En tant que citoyen suisse non kazakh (le pays d’Asie centrale n’autorise pas la double nationalité), Max Schneeberger se tient volontairement à l’écart des sujets politiques: il souhaite plutôt contribuer par son action à ce que les jeunes Kazakhs deviennent des citoyens responsables et politiquement émancipés.
En tant que seul Suisse vivant en permanence dans le pays, il est régulièrement invité à des manifestations organisées par l’ambassade de Suisse: «J’y rencontre des délégations de politiciens suisses et des représentants de la société civile locale», explique Max Schneeberger. Par exemple Yevgeniy Zhovtis, le directeur du «Bureau des droits de l’homme et de l’État de droit», une organisation non gouvernementale indépendante à Almaty.
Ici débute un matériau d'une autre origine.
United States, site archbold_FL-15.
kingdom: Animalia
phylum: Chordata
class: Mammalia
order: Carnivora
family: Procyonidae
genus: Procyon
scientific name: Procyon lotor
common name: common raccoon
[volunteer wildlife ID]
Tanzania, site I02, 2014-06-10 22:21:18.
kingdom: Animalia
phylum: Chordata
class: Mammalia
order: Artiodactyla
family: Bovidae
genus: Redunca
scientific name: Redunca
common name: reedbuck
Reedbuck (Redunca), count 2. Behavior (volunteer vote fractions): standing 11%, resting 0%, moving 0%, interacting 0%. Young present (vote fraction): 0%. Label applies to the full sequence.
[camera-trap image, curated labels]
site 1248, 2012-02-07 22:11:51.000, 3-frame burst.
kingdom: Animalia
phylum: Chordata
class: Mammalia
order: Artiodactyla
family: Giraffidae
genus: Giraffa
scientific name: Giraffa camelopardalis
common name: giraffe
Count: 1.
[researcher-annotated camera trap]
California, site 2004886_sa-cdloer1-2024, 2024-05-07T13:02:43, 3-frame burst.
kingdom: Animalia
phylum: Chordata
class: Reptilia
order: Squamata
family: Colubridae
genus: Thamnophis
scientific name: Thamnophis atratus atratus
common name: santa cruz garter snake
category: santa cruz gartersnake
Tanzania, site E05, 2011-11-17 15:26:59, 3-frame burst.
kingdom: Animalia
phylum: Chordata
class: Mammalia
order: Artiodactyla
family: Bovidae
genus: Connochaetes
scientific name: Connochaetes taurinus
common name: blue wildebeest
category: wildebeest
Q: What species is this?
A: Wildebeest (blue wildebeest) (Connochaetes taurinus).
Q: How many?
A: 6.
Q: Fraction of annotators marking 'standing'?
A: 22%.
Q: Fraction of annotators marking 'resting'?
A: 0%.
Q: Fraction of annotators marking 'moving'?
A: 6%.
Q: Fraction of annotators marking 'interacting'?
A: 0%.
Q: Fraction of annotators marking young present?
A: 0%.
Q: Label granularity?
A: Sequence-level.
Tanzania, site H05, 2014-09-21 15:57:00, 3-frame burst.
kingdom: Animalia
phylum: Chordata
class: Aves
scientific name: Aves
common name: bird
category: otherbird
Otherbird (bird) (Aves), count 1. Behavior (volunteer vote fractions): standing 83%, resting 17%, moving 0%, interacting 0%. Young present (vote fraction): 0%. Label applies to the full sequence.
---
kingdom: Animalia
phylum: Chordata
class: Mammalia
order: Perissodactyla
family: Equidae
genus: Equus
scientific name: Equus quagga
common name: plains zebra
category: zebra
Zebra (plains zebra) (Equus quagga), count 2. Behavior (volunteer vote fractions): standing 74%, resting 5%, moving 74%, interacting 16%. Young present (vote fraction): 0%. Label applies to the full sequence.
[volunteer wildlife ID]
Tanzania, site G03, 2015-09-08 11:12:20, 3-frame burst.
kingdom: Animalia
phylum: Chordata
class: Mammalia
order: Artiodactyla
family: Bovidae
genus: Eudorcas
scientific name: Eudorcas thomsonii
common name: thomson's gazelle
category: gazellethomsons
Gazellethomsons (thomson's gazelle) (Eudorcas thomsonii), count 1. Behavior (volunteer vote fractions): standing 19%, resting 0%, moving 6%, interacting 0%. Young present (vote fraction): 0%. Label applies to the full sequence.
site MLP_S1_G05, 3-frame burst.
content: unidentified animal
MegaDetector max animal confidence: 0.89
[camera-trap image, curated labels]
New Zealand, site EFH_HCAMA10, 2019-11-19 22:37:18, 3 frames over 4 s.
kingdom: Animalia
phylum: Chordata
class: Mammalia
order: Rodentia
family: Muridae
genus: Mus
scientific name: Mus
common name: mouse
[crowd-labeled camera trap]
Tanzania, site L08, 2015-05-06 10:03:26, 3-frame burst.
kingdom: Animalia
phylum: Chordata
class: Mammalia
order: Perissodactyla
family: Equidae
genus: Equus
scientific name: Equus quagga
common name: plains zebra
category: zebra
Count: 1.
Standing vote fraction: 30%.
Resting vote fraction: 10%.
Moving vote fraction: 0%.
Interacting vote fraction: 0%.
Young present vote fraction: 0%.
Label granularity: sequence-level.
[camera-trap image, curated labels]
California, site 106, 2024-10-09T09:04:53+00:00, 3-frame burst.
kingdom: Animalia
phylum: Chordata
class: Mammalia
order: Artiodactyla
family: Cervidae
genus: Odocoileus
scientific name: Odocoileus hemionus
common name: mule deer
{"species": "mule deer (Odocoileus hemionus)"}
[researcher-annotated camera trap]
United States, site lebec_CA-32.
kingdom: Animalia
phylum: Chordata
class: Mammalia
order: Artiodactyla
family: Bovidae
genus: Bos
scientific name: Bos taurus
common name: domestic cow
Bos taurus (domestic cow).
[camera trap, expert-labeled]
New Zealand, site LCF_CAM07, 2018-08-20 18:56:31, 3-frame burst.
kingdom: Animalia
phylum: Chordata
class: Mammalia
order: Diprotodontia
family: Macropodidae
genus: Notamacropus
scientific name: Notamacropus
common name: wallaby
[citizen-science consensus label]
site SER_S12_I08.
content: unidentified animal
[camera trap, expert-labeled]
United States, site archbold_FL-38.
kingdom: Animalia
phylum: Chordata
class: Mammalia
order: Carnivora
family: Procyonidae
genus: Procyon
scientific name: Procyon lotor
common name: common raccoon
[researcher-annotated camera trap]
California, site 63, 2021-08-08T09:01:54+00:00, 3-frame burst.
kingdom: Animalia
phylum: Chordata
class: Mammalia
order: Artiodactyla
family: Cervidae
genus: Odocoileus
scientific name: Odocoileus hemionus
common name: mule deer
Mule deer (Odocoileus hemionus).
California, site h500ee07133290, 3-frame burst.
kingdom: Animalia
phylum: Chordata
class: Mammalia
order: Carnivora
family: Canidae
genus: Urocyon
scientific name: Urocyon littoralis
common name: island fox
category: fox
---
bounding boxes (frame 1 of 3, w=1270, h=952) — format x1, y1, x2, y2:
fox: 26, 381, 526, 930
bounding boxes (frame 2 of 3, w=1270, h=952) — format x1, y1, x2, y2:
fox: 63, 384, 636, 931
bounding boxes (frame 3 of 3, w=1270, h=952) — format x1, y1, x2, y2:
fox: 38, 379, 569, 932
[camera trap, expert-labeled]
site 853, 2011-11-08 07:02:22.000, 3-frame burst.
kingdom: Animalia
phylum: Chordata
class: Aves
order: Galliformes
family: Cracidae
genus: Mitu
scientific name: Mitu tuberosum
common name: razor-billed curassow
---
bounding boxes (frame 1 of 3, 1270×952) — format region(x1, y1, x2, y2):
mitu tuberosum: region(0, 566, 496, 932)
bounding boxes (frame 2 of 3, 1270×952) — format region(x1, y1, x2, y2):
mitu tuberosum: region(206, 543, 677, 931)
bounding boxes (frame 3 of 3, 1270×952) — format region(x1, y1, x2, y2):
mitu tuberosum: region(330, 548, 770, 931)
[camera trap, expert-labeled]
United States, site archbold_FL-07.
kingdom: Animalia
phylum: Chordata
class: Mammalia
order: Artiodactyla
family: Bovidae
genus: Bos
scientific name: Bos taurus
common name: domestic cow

Le Kazakhstan est toujours coincé dans une ère postsoviétique, souligne Yevgeniy Zhovtis: «Nous ne sommes ni une démocratie moderne ni une dictature totalitaire, mais nous avons un régime qui sait souvent naviguer assez habilement entre les différentes parties». Cela inclut la manière dont le Kazakhstan traite avec la Russie et la Chine, ses grands voisins au nord et à l’est, tout en entretenant des relations étroites avec l’Occident. Les relations avec la Suisse en font également partie et, comme tant d’autres choses au Kazakhstan aujourd’hui, elles représentent un exercice d’équilibre – pour les deux parties.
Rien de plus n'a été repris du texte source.